TASK ITEM =>
Return the data below unaltered, but strip out the pictures.

ENTRIES SHOWN =>
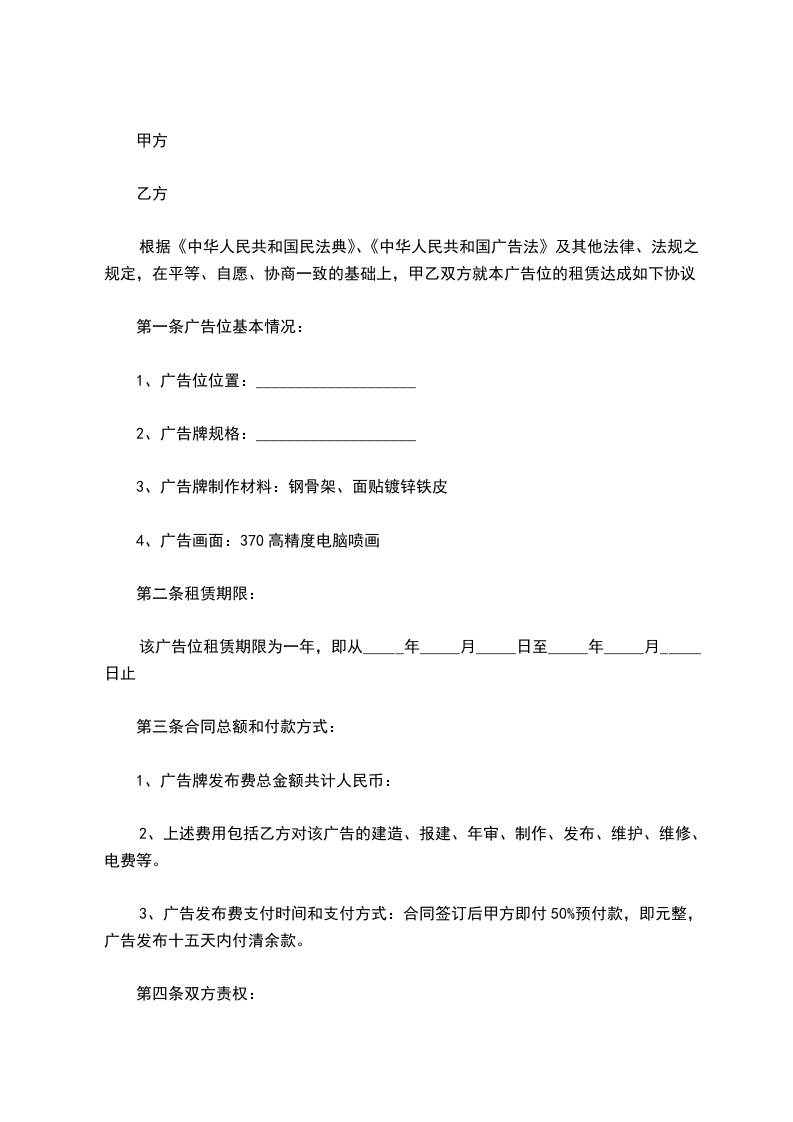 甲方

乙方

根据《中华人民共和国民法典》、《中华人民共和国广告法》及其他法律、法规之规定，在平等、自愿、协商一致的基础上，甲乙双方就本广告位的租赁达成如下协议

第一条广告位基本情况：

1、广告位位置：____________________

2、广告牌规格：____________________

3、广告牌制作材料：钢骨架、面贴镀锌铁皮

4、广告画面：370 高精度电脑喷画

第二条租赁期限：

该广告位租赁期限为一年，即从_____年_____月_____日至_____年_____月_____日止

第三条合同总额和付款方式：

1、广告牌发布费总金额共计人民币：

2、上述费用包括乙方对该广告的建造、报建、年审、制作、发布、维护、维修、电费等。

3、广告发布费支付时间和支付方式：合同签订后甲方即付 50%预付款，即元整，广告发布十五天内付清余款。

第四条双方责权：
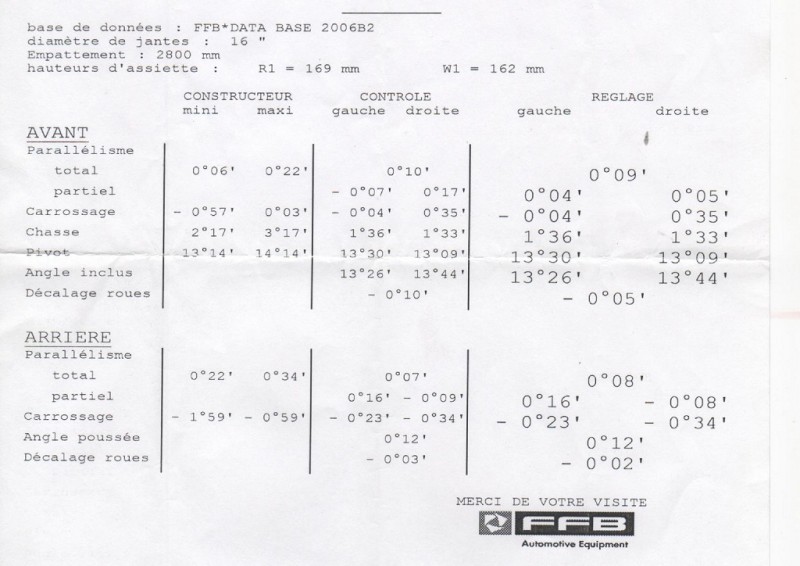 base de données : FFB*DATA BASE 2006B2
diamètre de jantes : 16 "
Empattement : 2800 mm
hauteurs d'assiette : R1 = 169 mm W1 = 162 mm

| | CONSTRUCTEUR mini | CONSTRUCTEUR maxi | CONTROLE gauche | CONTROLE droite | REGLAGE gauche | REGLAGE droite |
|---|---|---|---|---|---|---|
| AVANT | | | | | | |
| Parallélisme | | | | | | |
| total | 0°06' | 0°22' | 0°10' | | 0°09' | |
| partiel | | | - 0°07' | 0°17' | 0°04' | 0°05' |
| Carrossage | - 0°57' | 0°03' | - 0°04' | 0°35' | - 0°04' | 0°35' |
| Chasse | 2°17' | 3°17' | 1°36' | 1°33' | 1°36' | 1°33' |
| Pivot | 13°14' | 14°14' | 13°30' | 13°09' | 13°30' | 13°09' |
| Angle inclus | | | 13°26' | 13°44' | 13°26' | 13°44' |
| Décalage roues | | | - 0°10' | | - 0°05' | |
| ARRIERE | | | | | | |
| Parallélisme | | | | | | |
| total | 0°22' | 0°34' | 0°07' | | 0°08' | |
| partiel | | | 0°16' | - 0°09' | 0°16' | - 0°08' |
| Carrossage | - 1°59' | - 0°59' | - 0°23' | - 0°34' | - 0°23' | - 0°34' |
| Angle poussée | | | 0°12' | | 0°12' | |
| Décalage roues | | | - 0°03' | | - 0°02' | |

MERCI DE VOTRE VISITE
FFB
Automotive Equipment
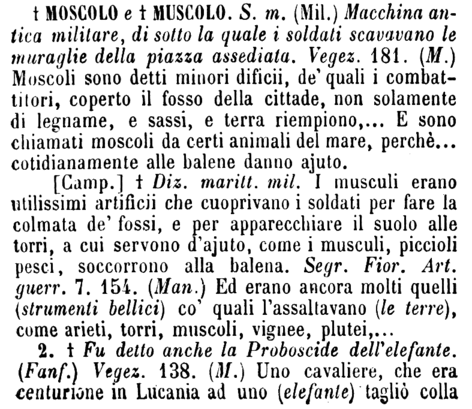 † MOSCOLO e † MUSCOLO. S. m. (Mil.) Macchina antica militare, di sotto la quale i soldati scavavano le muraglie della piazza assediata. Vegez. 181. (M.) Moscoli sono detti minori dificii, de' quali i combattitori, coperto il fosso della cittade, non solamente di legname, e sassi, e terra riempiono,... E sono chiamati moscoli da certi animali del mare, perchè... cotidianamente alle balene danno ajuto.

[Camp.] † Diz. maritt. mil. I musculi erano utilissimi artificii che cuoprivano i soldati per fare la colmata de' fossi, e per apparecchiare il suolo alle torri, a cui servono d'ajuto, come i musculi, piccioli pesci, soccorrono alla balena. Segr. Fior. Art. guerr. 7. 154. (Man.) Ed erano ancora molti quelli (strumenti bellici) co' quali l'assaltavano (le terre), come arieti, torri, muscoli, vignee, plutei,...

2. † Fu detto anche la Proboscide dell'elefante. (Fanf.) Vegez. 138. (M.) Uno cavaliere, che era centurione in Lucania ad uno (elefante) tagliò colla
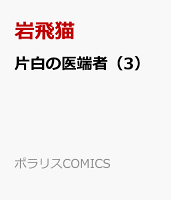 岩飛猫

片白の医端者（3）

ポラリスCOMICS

COMPLETED TASK =>
 甲方

乙方

根据《中华人民共和国民法典》、《中华人民共和国广告法》及其他法律、法规之规定，在平等、自愿、协商一致的基础上，甲乙双方就本广告位的租赁达成如下协议

第一条广告位基本情况：

1、广告位位置：____________________

2、广告牌规格：____________________

3、广告牌制作材料：钢骨架、面贴镀锌铁皮

4、广告画面：370 高精度电脑喷画

第二条租赁期限：

该广告位租赁期限为一年，即从_____年_____月_____日至_____年_____月_____日止

第三条合同总额和付款方式：

1、广告牌发布费总金额共计人民币：

2、上述费用包括乙方对该广告的建造、报建、年审、制作、发布、维护、维修、电费等。

3、广告发布费支付时间和支付方式：合同签订后甲方即付 50%预付款，即元整，广告发布十五天内付清余款。

第四条双方责权：
 base de données : FFB*DATA BASE 2006B2
diamètre de jantes : 16 "
Empattement : 2800 mm
hauteurs d'assiette : R1 = 169 mm W1 = 162 mm

| | CONSTRUCTEUR mini | CONSTRUCTEUR maxi | CONTROLE gauche | CONTROLE droite | REGLAGE gauche | REGLAGE droite |
|---|---|---|---|---|---|---|
| AVANT | | | | | | |
| Parallélisme | | | | | | |
| total | 0°06' | 0°22' | 0°10' | | 0°09' | |
| partiel | | | - 0°07' | 0°17' | 0°04' | 0°05' |
| Carrossage | - 0°57' | 0°03' | - 0°04' | 0°35' | - 0°04' | 0°35' |
| Chasse | 2°17' | 3°17' | 1°36' | 1°33' | 1°36' | 1°33' |
| Pivot | 13°14' | 14°14' | 13°30' | 13°09' | 13°30' | 13°09' |
| Angle inclus | | | 13°26' | 13°44' | 13°26' | 13°44' |
| Décalage roues | | | - 0°10' | | - 0°05' | |
| ARRIERE | | | | | | |
| Parallélisme | | | | | | |
| total | 0°22' | 0°34' | 0°07' | | 0°08' | |
| partiel | | | 0°16' | - 0°09' | 0°16' | - 0°08' |
| Carrossage | - 1°59' | - 0°59' | - 0°23' | - 0°34' | - 0°23' | - 0°34' |
| Angle poussée | | | 0°12' | | 0°12' | |
| Décalage roues | | | - 0°03' | | - 0°02' | |

MERCI DE VOTRE VISITE
FFB
Automotive Equipment
 † MOSCOLO e † MUSCOLO. S. m. (Mil.) Macchina antica militare, di sotto la quale i soldati scavavano le muraglie della piazza assediata. Vegez. 181. (M.) Moscoli sono detti minori dificii, de' quali i combattitori, coperto il fosso della cittade, non solamente di legname, e sassi, e terra riempiono,... E sono chiamati moscoli da certi animali del mare, perchè... cotidianamente alle balene danno ajuto.

[Camp.] † Diz. maritt. mil. I musculi erano utilissimi artificii che cuoprivano i soldati per fare la colmata de' fossi, e per apparecchiare il suolo alle torri, a cui servono d'ajuto, come i musculi, piccioli pesci, soccorrono alla balena. Segr. Fior. Art. guerr. 7. 154. (Man.) Ed erano ancora molti quelli (strumenti bellici) co' quali l'assaltavano (le terre), come arieti, torri, muscoli, vignee, plutei,...

2. † Fu detto anche la Proboscide dell'elefante. (Fanf.) Vegez. 138. (M.) Uno cavaliere, che era centurione in Lucania ad uno (elefante) tagliò colla
 岩飛猫

片白の医端者（3）

ポラリスCOMICS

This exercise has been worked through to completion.